I was recently a graduate student in the Psychology department at the University of Victoria, and will soon be a doctoral student at the Centre for Neuroscience Studies at Queens University. My research focuses on the motor system and its interactions with language and visual systems, which I study using a combination of computerized testing, motion tracking, and neuroimaging. Broadly, I’m interested in the ways in which task related information is used by the motor system when planning and executing movement.

My background is in statistics and mathematics, and a few of my side-projects involve or have involved using hierarchical Bayesian models to do meta-analysis, and using multi-scale multi-variate entropy measures to characterize EEG signal complexity in aging populations. A major interest of mine is the statistical analysis of three-dimensional rotation data. There are several methods of representing 3D rotations, and all of them involve significant trade-offs between ease of computation and ease of analysis.

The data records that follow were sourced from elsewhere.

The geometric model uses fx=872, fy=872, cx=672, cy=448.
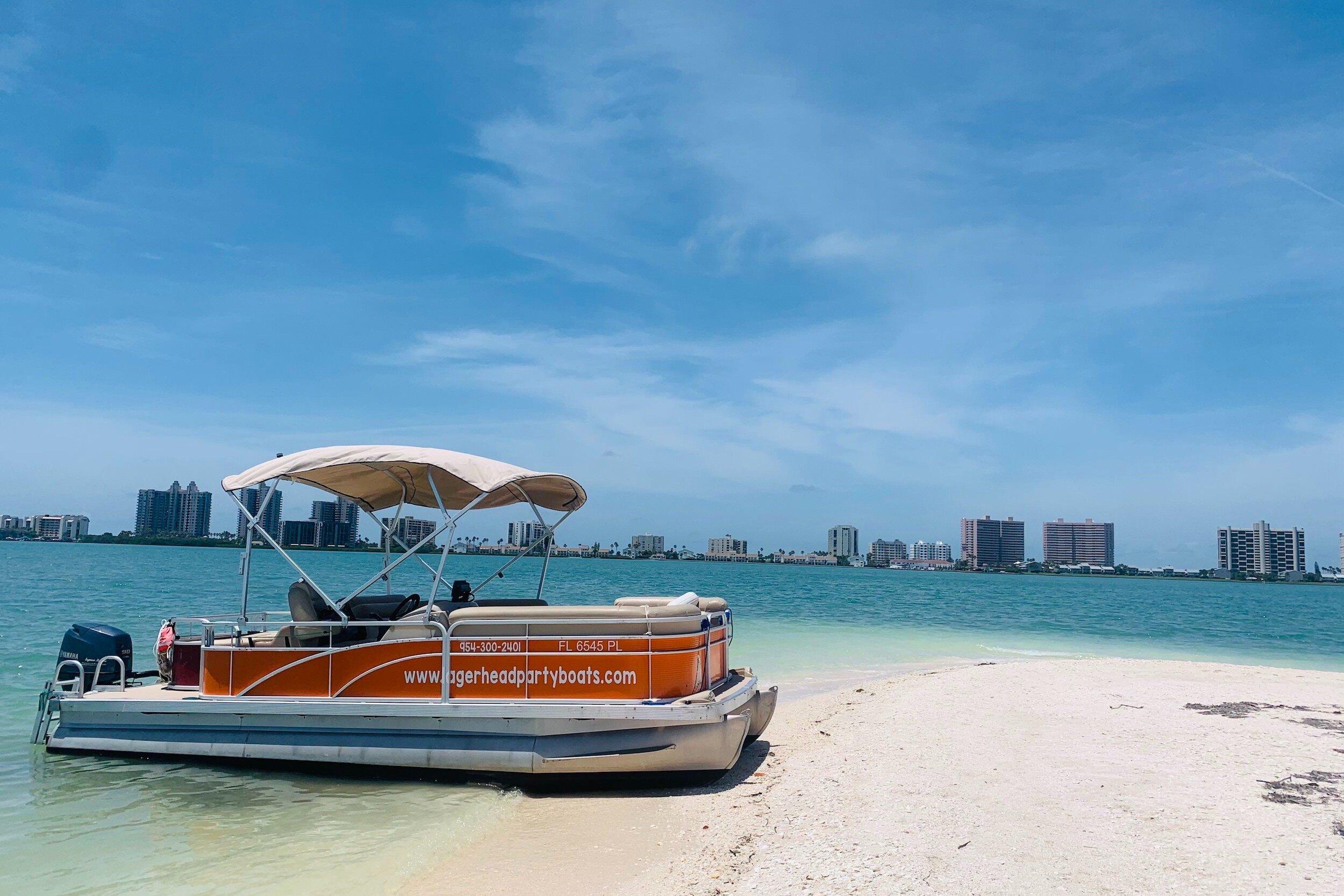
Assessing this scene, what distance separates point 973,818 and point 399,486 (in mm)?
7019

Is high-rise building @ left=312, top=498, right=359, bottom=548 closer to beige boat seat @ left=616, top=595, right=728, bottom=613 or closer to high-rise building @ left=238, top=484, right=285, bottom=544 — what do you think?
high-rise building @ left=238, top=484, right=285, bottom=544

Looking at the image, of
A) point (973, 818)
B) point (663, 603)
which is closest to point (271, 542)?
point (663, 603)

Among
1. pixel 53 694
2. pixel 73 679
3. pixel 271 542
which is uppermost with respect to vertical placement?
pixel 271 542

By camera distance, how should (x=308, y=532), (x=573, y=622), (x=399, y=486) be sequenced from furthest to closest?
(x=308, y=532) < (x=399, y=486) < (x=573, y=622)

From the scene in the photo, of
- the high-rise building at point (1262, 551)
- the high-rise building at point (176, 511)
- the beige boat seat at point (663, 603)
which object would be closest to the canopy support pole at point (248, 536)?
the beige boat seat at point (663, 603)

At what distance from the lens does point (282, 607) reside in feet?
102

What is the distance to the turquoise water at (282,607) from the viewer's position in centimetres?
640

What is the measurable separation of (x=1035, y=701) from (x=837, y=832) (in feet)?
22.8

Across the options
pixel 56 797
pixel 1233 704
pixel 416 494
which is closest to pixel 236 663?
pixel 56 797

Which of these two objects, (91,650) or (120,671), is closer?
(91,650)

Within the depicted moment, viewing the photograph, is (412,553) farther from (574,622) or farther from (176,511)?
(176,511)

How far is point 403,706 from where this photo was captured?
7.84 meters

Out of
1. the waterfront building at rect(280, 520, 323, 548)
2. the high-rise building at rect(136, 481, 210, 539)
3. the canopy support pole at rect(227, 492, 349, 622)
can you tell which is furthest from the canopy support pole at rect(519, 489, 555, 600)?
the high-rise building at rect(136, 481, 210, 539)

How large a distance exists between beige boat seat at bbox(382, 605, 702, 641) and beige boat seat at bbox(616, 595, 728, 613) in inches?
5.5
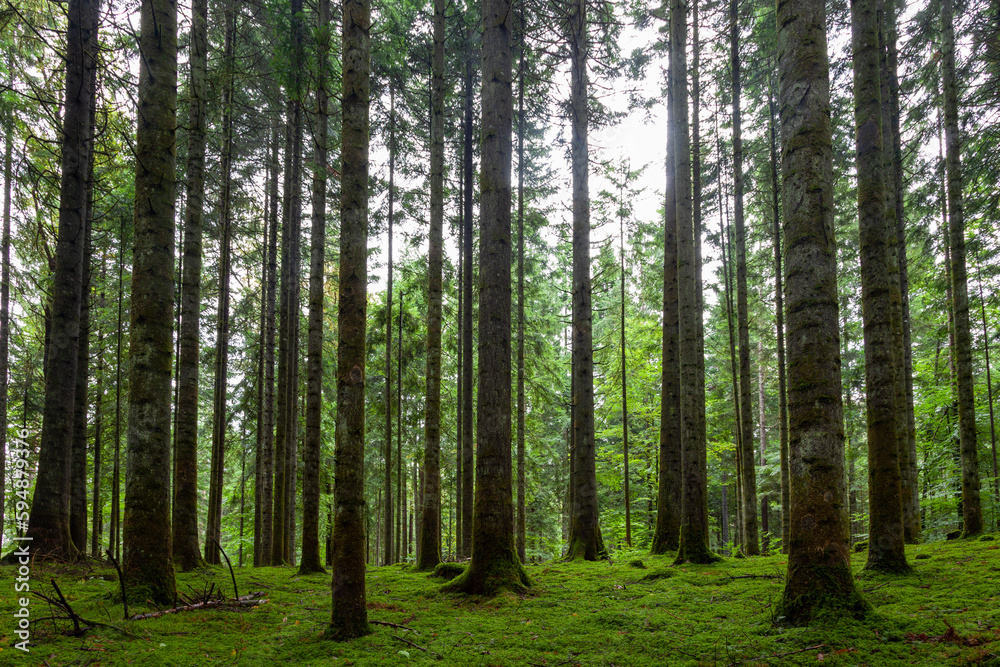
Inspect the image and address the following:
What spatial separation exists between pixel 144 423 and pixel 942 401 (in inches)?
686

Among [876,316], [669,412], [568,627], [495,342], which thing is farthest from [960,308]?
[568,627]

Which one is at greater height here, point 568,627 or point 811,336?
point 811,336

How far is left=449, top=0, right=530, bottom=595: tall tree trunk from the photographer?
6.59 meters

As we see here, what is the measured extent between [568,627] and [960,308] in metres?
9.32

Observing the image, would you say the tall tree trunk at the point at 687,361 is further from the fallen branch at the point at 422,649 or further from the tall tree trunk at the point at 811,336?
the fallen branch at the point at 422,649

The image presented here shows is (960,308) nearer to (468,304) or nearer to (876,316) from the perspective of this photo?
(876,316)

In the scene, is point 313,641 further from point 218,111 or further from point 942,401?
point 942,401

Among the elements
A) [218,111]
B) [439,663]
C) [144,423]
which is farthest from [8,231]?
[439,663]

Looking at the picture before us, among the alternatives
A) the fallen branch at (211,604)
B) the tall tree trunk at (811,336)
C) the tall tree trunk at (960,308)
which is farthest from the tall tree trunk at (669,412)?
the fallen branch at (211,604)

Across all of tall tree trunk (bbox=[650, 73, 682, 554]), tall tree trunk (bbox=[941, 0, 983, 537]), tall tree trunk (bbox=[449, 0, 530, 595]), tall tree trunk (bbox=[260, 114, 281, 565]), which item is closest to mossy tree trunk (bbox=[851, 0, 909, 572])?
tall tree trunk (bbox=[941, 0, 983, 537])

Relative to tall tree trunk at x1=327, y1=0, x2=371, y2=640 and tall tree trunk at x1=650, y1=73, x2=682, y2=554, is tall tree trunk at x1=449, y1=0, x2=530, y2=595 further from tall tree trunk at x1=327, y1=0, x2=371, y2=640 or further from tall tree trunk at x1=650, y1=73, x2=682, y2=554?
tall tree trunk at x1=650, y1=73, x2=682, y2=554

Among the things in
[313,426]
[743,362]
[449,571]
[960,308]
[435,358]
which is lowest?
[449,571]

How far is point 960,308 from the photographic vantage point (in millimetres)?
8977

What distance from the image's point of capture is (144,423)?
16.8 ft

For example, quaternions provide a very elegant way of representing and computing with rotations, but their geometry makes it difficult to do statistical analysis. To overcome this, we would like to pass into another space (like \mathbb{R}^3) where statistics is easier, but the “shapes” of \mathbb{R}^3 and the space of 3D rotations are incompatible, and so passing between the two necessarily distorts the data in some way. Figuring out how to prepare the data in order to minimize this kind of distortion, and the best way to transform the data, involve some very deep mathematics.